PROBLEM REQUIREMENTS:
Copy out the records below, substituting "white commode" for each occurrence of "white toilet" and keeping everything else the same.

Data entries:
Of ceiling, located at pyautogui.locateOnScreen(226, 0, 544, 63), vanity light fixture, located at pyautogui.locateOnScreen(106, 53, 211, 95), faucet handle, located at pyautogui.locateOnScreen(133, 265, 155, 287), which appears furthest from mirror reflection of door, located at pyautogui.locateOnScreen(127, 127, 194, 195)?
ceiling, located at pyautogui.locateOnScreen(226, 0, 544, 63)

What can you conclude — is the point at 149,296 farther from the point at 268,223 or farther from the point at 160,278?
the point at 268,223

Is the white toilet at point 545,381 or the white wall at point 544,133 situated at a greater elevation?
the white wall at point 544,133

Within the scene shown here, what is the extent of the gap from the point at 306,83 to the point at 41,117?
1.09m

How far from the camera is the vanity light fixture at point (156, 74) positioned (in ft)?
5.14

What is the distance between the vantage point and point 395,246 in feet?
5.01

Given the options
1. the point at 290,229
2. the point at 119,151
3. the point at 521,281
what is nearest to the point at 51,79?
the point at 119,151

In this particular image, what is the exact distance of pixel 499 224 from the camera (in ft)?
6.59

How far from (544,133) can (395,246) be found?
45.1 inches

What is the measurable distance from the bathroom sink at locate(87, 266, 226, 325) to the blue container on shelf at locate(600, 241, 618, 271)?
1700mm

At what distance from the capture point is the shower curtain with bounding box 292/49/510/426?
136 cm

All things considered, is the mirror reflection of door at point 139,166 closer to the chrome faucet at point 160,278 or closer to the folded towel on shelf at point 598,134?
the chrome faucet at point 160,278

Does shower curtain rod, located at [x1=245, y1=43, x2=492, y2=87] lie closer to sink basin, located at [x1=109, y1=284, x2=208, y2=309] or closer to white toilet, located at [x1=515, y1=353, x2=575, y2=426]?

THE COMPLETED TASK:
Of ceiling, located at pyautogui.locateOnScreen(226, 0, 544, 63), vanity light fixture, located at pyautogui.locateOnScreen(106, 53, 211, 95), faucet handle, located at pyautogui.locateOnScreen(133, 265, 155, 287), which appears furthest from mirror reflection of door, located at pyautogui.locateOnScreen(127, 127, 194, 195)?
ceiling, located at pyautogui.locateOnScreen(226, 0, 544, 63)

What can you conclude — is the point at 149,296 farther from the point at 268,223 or farther from the point at 160,278?
the point at 268,223

Is the white commode at point 545,381 or the white wall at point 544,133 situated at a greater elevation?
the white wall at point 544,133

Within the scene shown here, what is the extent of the gap from the point at 306,83 to the point at 41,117?
1.09m

How far from the camera is the vanity light fixture at point (156, 74) positioned (in ft)?
5.14

What is the distance between the vantage point and point 395,246 in feet?
5.01

Given the options
1. the point at 290,229
2. the point at 119,151
3. the point at 521,281
what is nearest to the point at 51,79?
the point at 119,151

In this particular image, what is the exact distance of pixel 499 224 from the camera (in ft)?
6.59

How far from (544,133) can (395,246) be found?
45.1 inches

What is the measurable distance from the bathroom sink at locate(87, 266, 226, 325) to the blue container on shelf at locate(600, 241, 618, 271)?
1700mm

At what distance from the capture point is the shower curtain with bounding box 292/49/510/426?
136 cm

All things considered, is the mirror reflection of door at point 139,166 closer to the chrome faucet at point 160,278 or closer to the folded towel on shelf at point 598,134?
the chrome faucet at point 160,278

Does shower curtain rod, located at [x1=245, y1=43, x2=492, y2=87] lie closer to sink basin, located at [x1=109, y1=284, x2=208, y2=309] or closer to white commode, located at [x1=515, y1=353, x2=575, y2=426]?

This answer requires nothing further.